While it is technically cool, I cant afford it, certainly wouldn’t even try as that kind of money isn’t a throw away should it go the way of many current and previous headsets. The 3D recording is intriguing, would it be possible for people to virtual tours? Perhaps a guide in say Venice could offer a personal tour or maybe aa group tour if you could multicast the stream.
I don’t know, I think maybe 20% of people could come up with something to do with it but not enough people wanting the same thing to make it worth while for developers.
Just in case - Vision Pro Tourism was mentioned here first…

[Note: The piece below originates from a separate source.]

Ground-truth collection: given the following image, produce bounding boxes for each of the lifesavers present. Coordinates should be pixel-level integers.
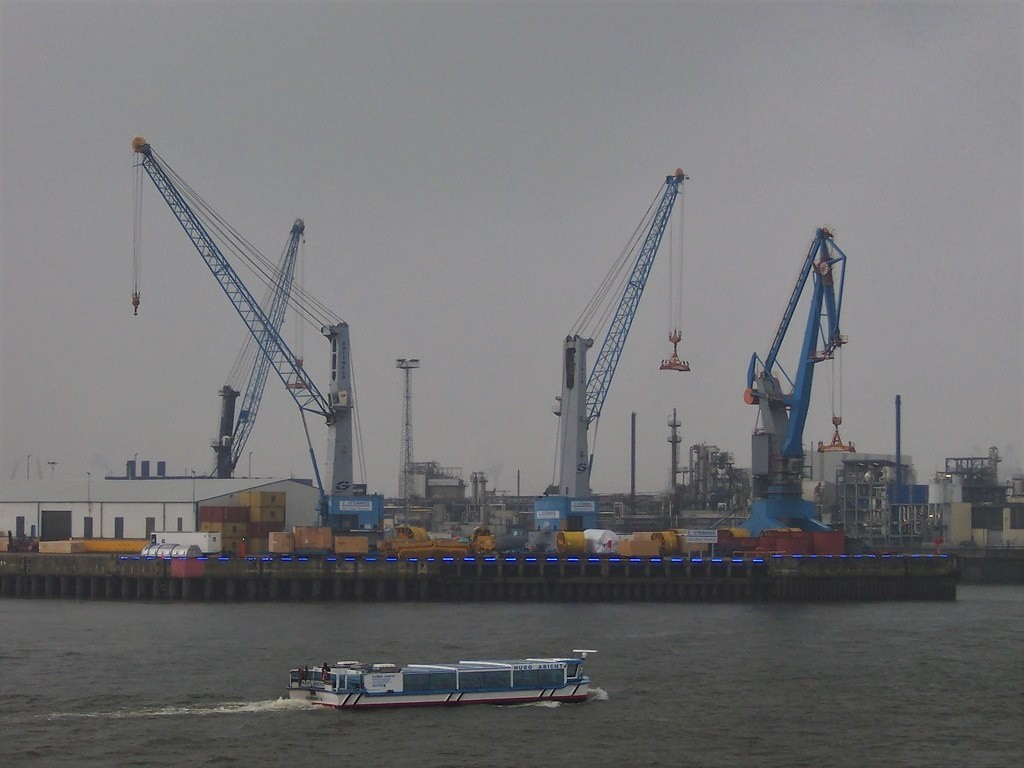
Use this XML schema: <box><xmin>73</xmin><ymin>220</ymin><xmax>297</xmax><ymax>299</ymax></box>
<box><xmin>297</xmin><ymin>667</ymin><xmax>304</xmax><ymax>678</ymax></box>
<box><xmin>322</xmin><ymin>666</ymin><xmax>328</xmax><ymax>673</ymax></box>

Leo graciously invited members of Club TWIT to participate as commentators on the show. Those were people who don’t do this everyday. Maybe extend a bit of grace yourself next time.
I can think of a lot of use cases, and not having to lug my 44" screen around with me would be a great start! If I can “project” windows “onto” my surroundings, I could have the equivalent of multiple 44" monitors with windows waiting for me to turn and look at them.
I’ve been waiting for something like this in a business or productivity setting, but it certainly isn’t something i’d use with other people in the room or out and about, this is a thing for the office/den, at least for me. The battery life is another problem, unless you can have multiple battery packs or a tethered cable - not a problem if you are sitting at a desk anyway - that is Magsafe, so that if you stand up to use the “facilities”, the MagSafe would pull out and you’d be on battery, until you go back to your desk…
Ultimately my objections to the category boil down to “I don’t want to strap screens to my face” and I don’t think 99% of consumers want to, either. The current version is an expensive gimmick that’s DOA.
When they can make lightweight AR specs I’ll buy them even at that price. But the technologies they’ll need to do that don’t exist yet at any price. I’m pretty sure we’re 15 years out at least and there’s no guarantee Apple has the inside track on developing them.
In other words, Vision Pro is a very expensive high-risk gamble for Apple and a clear DO NOT BUY for me.
I can agree with this - especially at the price point. It’s a luxury toy that will probably be really nice to use, but that price will keep adoption down. You will see the apps that can be easily ported to it done so (like any movie-viewing app). But you will not see any hit games. If Apple Arcade is the best they can do - and maybe No Mans Sky (if it will run on that hardware), then games as a reason is a non-starter as well.
I think ‘high risk’ is the important point here. Will be interesting to hear from Mikah if he gets a go with it. I need to hear what the Vergecast has to say as well
I could do that with my acer MR headset, didn’t look as cool though
Does anyone plan on doing any furniture arranging with this device? Alex Lindsay seems to think that’s a viable use case.
For $3499 - I can move my own d**n furniture.